Our pick of other news about solitary confinement:

 Crosscut profiles Arthur Longworth, a man who was just released from the Washington State Penitentiary on April 11, after spending nearly 40 years in prison. Longworth is a prolific writer and has won multiple awards during his time in prison—as a recipient of a Solitary Confinement Reporting Project grant he wrote about life in a supermax for [Solitary Watch and] the New Republic in 2020. Longworth spent his youth in a violent foster care system, describing in his testimony “I was raised to be an animal, and that’s what happened.”

 The Root covers the recent release of a report from the Department of Justice (DOJ) regarding abuses, enforced segregation, and prolonged solitary confinement at Mississippi State Penitentiary at Parchman. MSNBC describes that 23 people in Parchman died in the last three years, describing prisons in the south as experiencing a “humanitarian crisis.” The report accused the Mississippi Department of Corrections of violating the 8th and 14th Amendment rights of incarcerated people.

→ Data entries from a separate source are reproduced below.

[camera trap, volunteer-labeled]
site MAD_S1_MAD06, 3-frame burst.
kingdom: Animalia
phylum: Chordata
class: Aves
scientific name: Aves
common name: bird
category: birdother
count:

 The Connecticut Examiner published a letter to the editor insisting that, “The only possible explanation left for the existence of solitary confinement in Connecticut is a sheer disregard for the humanity of Connecticut citizens incarcerated in its prisons.” The letter, written by a member of the advocacy group Stop Solitary CT, urges support for the PROTECT Act. NBC Connecticut interviews Kelan Lyons from the CT Examiner about the bill, and the difficulty of getting testimony from incarcerated people.

 WBEZ Chicago covers the story of Anthony Gay, a man with serious mental illnesses, whose seven-year prison sentence turned into a 97-year sentence. Gay spent prolonged time in solitary, after which his mental health deteriorated. The station interviewed former state attorney Seth Uphoff, who came to agree that Gay was incorrectly sentenced, and described the resentencing as, “a major moral victory about prison, mental illness and solitary, about how punishment can spin out of control, go beyond logic.”

 Aaron M. Kinzer published an opinion piece in the Philadelphia Inquirer about the importance of making smartphones accessible to people in prison, describing his experience while incarcerated, risking and eventually enduring six weeks of solitary confinement for having a contraband cell phone. He urges Congress to amend the Cell Phone Contraband Act, insisting that “in prison, a phone is a lifeline, a thin thread holding together fragile family bonds.”

 WSMV profiled Za’Cari Lillard, a teenager who at the age of 10 was arrested and held in solitary confinement for a non-existent crime. He was among 1,500 other children, mostly black, that a ProPublica investigation revealed had been arrested for crimes that never took place, under the inhumane direction of Rutherford County Judge Donna Davenport. Lillard’s mother described the arrest saying, “I feel like they basically kidnapped my son.”